Impacts on Terrestrial
Ecosystems
Forests play a particularly unique role because of their long time
scale for change, their role as repository of 80% of all above-ground
vegetative carbon and 40% of below ground carbon, and their role as hosts
to two thirds of the planet's biodiversity. Global warming at a rate of
1.5 to 3.5 degrees over the next 100 years is equivalent to a poleward
shift of isotherms of 150 to 550 km or 150 to 550 m altitude shift in
mountainous areas over the same period. Typical forest migration rates, by
contrast, are estimated to be 4 to 200 km per century.
Rangelands are sometimes defined as unimproved grasslands,
shrublands, savannas, deserts, and tundra. They occupy 51% of the earth's
land surface and contain about 36% of the total living and dead plant
carbon. Small changes in extreme temperatures and precipitation have
disproportionately large effects in these regions because of the
vulnerability to water availability and water balance.
Deserts are characterized by extremely high temperatures and
extremely low rainfall. These extremes are likely to increase under
climate change. Desertification is defined as land degradation in
naturally dry areas resulting from various factors including climate
variations and human activities. Desertification is more likely to be
irreversible if the environment becomes drier.

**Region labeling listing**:

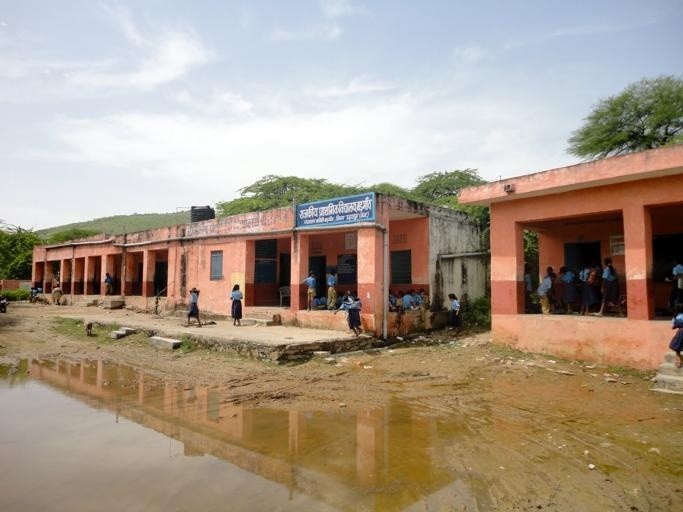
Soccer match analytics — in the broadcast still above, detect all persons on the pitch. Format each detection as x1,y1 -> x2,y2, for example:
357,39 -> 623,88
302,266 -> 424,338
104,272 -> 112,294
670,259 -> 683,314
669,303 -> 683,368
525,258 -> 626,314
229,284 -> 242,326
184,288 -> 201,328
448,293 -> 460,331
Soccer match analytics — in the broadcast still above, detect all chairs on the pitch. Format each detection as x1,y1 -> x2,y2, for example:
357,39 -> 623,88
278,285 -> 292,307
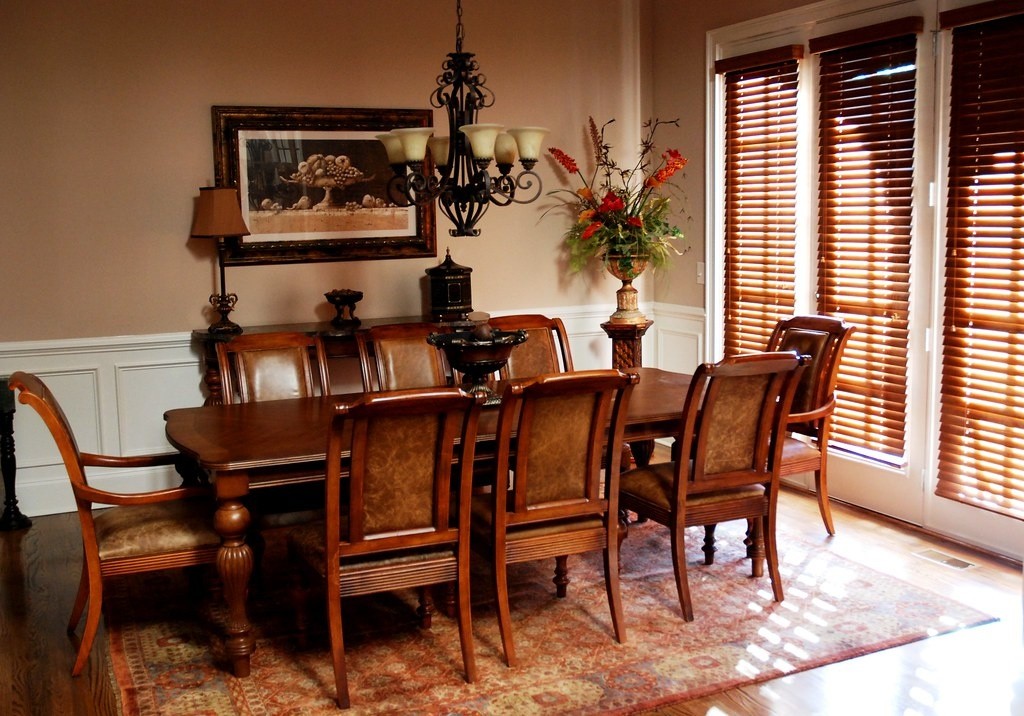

**ACTIONS TO TAKE**:
A. Decide whether each statement agrees with the passage on terrestrial ecosystems. Answer yes or no for each one, and quote the words of the passage that settle it. (i) Forests are home to two thirds of the planet's biodiversity. (ii) Rangelands cover more than half of the earth's land surface. (iii) Typical forest migration rates are estimated to exceed 500 km per century.
B. Write the continuation of the passage on terrestrial ecosystems, picking up after its final sentence.

**TASK-BY-TASK ANSWERS**:
A.
(i) Yes: "their role as hosts to two thirds of the planet's biodiversity."
(ii) Yes: "They occupy 51% of the earth's land surface."
(iii) No: "Typical forest migration rates, by contrast, are estimated to be 4 to 200 km per century."

B.
Regions of snow, ice, and permafrost comprise the cryosphere.
These regions have provided some of the most notable indications of global
warming over the last century. Changes in the cryosphere produce changes in
water availability from melt water for cities, agriculture and
hydroelectric power generation. Reduction in high-latitude ice fields
change global albedo and allow thawing permafrost to release methane
hydrates.
Warming in mountain regions changes snow cover and may impact water
supplies, tourism, logging, and hydropower production. Ecosystems unique
to specific mid-slope locations may migrate upslope in a warmer climate,
but ecosystems indigenous to mountain-top locations have nowhere to
migrate under such changes.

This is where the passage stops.